start Exercise input

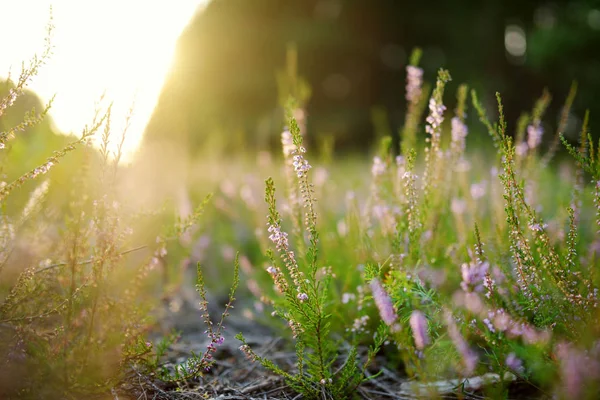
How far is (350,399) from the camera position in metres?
1.68

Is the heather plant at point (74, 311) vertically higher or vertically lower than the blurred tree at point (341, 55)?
lower

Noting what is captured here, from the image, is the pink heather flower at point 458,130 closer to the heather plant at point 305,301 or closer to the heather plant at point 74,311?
the heather plant at point 305,301

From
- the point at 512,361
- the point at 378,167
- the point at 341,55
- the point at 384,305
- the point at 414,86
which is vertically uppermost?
the point at 341,55

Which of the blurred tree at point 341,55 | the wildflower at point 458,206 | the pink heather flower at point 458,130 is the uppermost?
the blurred tree at point 341,55

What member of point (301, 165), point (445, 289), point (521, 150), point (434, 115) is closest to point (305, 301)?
point (301, 165)

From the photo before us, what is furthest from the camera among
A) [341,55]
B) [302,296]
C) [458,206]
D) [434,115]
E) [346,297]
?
[341,55]

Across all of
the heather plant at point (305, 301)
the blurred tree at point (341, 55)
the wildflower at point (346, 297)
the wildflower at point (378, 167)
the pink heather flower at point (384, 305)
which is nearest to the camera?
the pink heather flower at point (384, 305)

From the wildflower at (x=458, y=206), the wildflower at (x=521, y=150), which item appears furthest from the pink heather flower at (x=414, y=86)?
the wildflower at (x=458, y=206)

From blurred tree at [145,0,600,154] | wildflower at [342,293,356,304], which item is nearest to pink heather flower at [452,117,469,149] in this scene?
wildflower at [342,293,356,304]

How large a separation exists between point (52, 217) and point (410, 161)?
1665 mm

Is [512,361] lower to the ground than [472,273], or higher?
lower

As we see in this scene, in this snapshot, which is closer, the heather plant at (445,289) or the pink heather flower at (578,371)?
the pink heather flower at (578,371)

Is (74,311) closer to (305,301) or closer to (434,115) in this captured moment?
(305,301)

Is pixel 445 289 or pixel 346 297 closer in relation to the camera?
pixel 346 297
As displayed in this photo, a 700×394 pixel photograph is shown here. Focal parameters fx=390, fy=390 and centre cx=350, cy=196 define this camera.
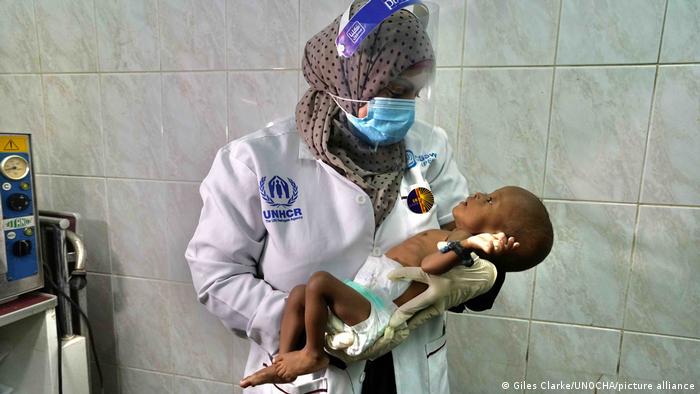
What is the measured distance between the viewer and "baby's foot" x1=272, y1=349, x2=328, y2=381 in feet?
2.65

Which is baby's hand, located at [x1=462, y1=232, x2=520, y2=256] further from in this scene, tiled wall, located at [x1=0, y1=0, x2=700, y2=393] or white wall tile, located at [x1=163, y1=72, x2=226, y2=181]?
white wall tile, located at [x1=163, y1=72, x2=226, y2=181]

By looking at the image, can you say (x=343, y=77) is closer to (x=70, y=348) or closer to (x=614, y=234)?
(x=614, y=234)

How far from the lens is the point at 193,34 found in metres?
1.57

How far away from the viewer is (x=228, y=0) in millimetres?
1521

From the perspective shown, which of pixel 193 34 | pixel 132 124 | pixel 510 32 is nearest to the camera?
pixel 510 32

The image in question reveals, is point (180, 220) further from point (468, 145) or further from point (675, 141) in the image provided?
point (675, 141)

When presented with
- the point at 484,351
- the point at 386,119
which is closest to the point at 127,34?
the point at 386,119

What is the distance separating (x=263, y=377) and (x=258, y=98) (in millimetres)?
1096

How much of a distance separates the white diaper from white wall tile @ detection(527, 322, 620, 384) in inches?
34.4

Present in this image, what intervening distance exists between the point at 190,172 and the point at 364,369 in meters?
1.14

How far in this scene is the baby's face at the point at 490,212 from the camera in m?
0.94

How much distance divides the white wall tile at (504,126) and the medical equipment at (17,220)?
4.88ft

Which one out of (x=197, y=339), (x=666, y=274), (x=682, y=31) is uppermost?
(x=682, y=31)

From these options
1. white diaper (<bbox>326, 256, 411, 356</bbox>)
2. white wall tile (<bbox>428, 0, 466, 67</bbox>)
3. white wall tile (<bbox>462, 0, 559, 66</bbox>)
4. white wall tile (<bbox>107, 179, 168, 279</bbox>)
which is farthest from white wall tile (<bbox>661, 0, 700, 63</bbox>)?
white wall tile (<bbox>107, 179, 168, 279</bbox>)
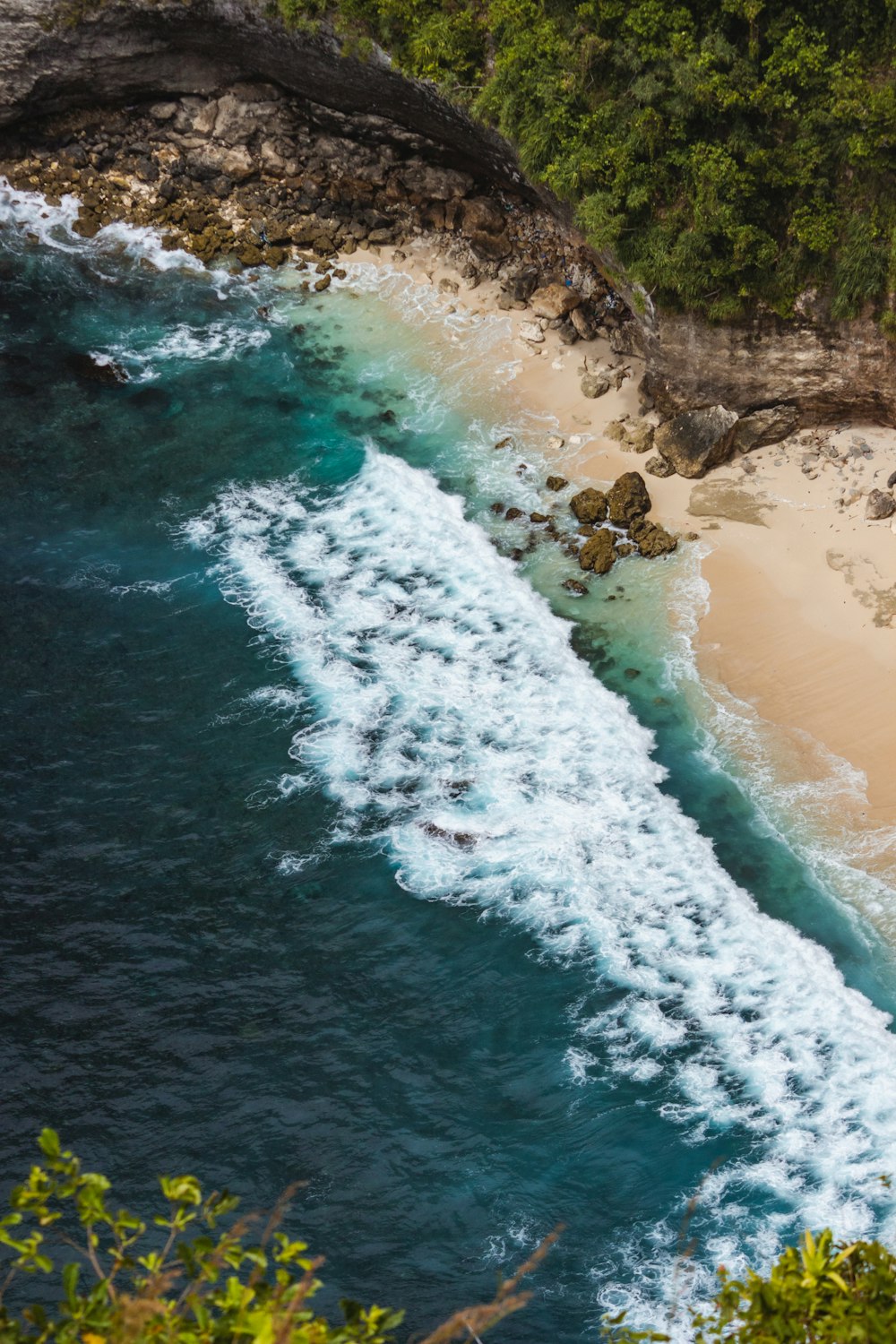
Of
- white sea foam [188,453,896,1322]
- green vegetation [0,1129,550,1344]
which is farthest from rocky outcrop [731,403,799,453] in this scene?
green vegetation [0,1129,550,1344]

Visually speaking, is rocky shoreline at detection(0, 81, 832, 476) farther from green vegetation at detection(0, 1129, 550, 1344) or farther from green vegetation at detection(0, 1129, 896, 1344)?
green vegetation at detection(0, 1129, 550, 1344)

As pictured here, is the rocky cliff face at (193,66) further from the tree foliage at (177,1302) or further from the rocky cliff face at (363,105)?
the tree foliage at (177,1302)

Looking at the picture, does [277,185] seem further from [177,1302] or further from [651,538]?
[177,1302]

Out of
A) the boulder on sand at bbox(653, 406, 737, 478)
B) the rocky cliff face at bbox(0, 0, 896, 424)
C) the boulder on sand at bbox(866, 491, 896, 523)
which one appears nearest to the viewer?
the boulder on sand at bbox(866, 491, 896, 523)

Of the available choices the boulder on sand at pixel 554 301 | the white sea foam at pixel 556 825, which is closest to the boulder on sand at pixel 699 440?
the white sea foam at pixel 556 825

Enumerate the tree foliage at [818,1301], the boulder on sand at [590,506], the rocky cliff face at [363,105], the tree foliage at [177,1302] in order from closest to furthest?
the tree foliage at [177,1302]
the tree foliage at [818,1301]
the rocky cliff face at [363,105]
the boulder on sand at [590,506]

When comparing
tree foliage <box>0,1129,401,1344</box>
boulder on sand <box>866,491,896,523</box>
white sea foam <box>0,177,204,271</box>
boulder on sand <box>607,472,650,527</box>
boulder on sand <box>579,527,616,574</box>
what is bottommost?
white sea foam <box>0,177,204,271</box>
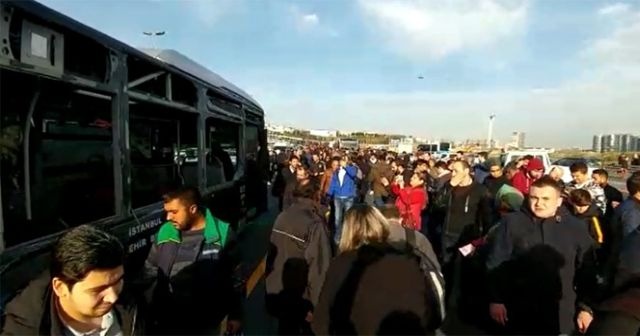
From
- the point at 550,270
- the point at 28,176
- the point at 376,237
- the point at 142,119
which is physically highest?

end Exercise input

Work to complete: Write out the material above again, word for word, minus its pictures.

Right answer:
How far is (350,399) from the camera position in metres?
1.68

Is the heather plant at point (74, 311) vertically higher or vertically lower than the blurred tree at point (341, 55)?
lower

Noting what is captured here, from the image, is the pink heather flower at point 458,130 closer to the heather plant at point 305,301 or closer to the heather plant at point 74,311?
the heather plant at point 305,301

From
- the point at 512,361
- the point at 378,167
- the point at 341,55
- the point at 384,305
- the point at 414,86
which is vertically uppermost?
the point at 341,55

Which of the blurred tree at point 341,55 | the wildflower at point 458,206 | the pink heather flower at point 458,130 is the uppermost?
the blurred tree at point 341,55

What member of point (301, 165), point (445, 289), point (521, 150), point (434, 115) is closest to point (305, 301)?
point (301, 165)

From the photo before us, what is furthest from the camera among
A) [341,55]
B) [302,296]
C) [458,206]
D) [434,115]
E) [346,297]
?
[341,55]

Across all of
the heather plant at point (305, 301)
the blurred tree at point (341, 55)
the wildflower at point (346, 297)
the wildflower at point (378, 167)
the pink heather flower at point (384, 305)
which is nearest to the camera?
the pink heather flower at point (384, 305)

From the wildflower at (x=458, y=206), the wildflower at (x=521, y=150), which item appears furthest from the pink heather flower at (x=414, y=86)?
the wildflower at (x=458, y=206)

From blurred tree at [145,0,600,154] | wildflower at [342,293,356,304], which item is nearest to pink heather flower at [452,117,469,149] in this scene?
wildflower at [342,293,356,304]

How large a separation exists between point (52, 217) and point (410, 161)?
1665 mm

Is [512,361] lower to the ground than [472,273], or higher?
lower

As we see in this scene, in this snapshot, which is closer, the heather plant at (445,289) or the pink heather flower at (578,371)?
the pink heather flower at (578,371)

Is (74,311) closer to (305,301) or closer to (434,115) in this captured moment?
(305,301)

Is pixel 445 289 or pixel 346 297 closer in relation to the camera?
pixel 346 297
As displayed in this photo, a 700×394 pixel photograph is shown here. Focal parameters fx=390, fy=390 and centre cx=350, cy=196 define this camera.
What is the measured distance between the viewer and "baby's foot" x1=272, y1=349, x2=328, y2=381 in feet?
2.65

Which is baby's hand, located at [x1=462, y1=232, x2=520, y2=256] further from in this scene, tiled wall, located at [x1=0, y1=0, x2=700, y2=393] or white wall tile, located at [x1=163, y1=72, x2=226, y2=181]?
white wall tile, located at [x1=163, y1=72, x2=226, y2=181]

By looking at the image, can you say (x=343, y=77) is closer to (x=70, y=348) or closer to (x=614, y=234)?
(x=614, y=234)

How far from the lens is the point at 193,34 found in metres?
1.57

How far away from the viewer is (x=228, y=0) in millimetres?
1521

From the perspective shown, which of pixel 193 34 | pixel 132 124 | pixel 510 32 is nearest to the camera?
pixel 510 32

The image in question reveals, is point (180, 220) further from point (468, 145) or further from point (675, 141) in the image provided?
point (675, 141)

When presented with
- the point at 484,351
- the point at 386,119
which is closest to the point at 127,34?
the point at 386,119

What is the distance separating (x=263, y=377) and (x=258, y=98) (in millimetres)?
1096

How much of a distance separates the white diaper from white wall tile @ detection(527, 322, 620, 384) in inches?
34.4

Present in this image, what intervening distance exists between the point at 190,172 and the point at 364,369 in meters?
1.14

How far in this scene is the baby's face at the point at 490,212 from the camera in m?
0.94

How much distance divides the white wall tile at (504,126) and the medical equipment at (17,220)?
4.88ft

Which one out of (x=197, y=339), (x=666, y=274), (x=682, y=31) is uppermost?
(x=682, y=31)

From these options
1. white diaper (<bbox>326, 256, 411, 356</bbox>)
2. white wall tile (<bbox>428, 0, 466, 67</bbox>)
3. white wall tile (<bbox>462, 0, 559, 66</bbox>)
4. white wall tile (<bbox>107, 179, 168, 279</bbox>)
which is farthest from white wall tile (<bbox>661, 0, 700, 63</bbox>)?
white wall tile (<bbox>107, 179, 168, 279</bbox>)
Of
- white sea foam [188,453,896,1322]
- green vegetation [0,1129,550,1344]
which is farthest from rocky outcrop [731,403,799,453] in this scene?
green vegetation [0,1129,550,1344]

Visually speaking, is rocky shoreline at detection(0, 81, 832, 476) farther from green vegetation at detection(0, 1129, 550, 1344) or farther from green vegetation at detection(0, 1129, 896, 1344)?
green vegetation at detection(0, 1129, 550, 1344)

As pictured here, is the rocky cliff face at (193,66) further from the tree foliage at (177,1302) or further from the rocky cliff face at (363,105)?
the tree foliage at (177,1302)

Looking at the picture, does [277,185] seem further from [177,1302] or further from [651,538]?
[177,1302]

Out of
A) the boulder on sand at bbox(653, 406, 737, 478)
B) the rocky cliff face at bbox(0, 0, 896, 424)
C) the boulder on sand at bbox(866, 491, 896, 523)
which one appears nearest to the viewer?
the boulder on sand at bbox(866, 491, 896, 523)

Of the available choices the boulder on sand at pixel 554 301 | the white sea foam at pixel 556 825, which is closest to the boulder on sand at pixel 699 440?
the white sea foam at pixel 556 825

Enumerate the tree foliage at [818,1301], the boulder on sand at [590,506], the rocky cliff face at [363,105], the tree foliage at [177,1302] in order from closest to furthest?
the tree foliage at [177,1302]
the tree foliage at [818,1301]
the rocky cliff face at [363,105]
the boulder on sand at [590,506]

When comparing
tree foliage <box>0,1129,401,1344</box>
boulder on sand <box>866,491,896,523</box>
white sea foam <box>0,177,204,271</box>
boulder on sand <box>607,472,650,527</box>
boulder on sand <box>579,527,616,574</box>
what is bottommost?
white sea foam <box>0,177,204,271</box>
From
- the point at 550,270
- the point at 28,176
- the point at 376,237
- the point at 142,119
which is physically highest?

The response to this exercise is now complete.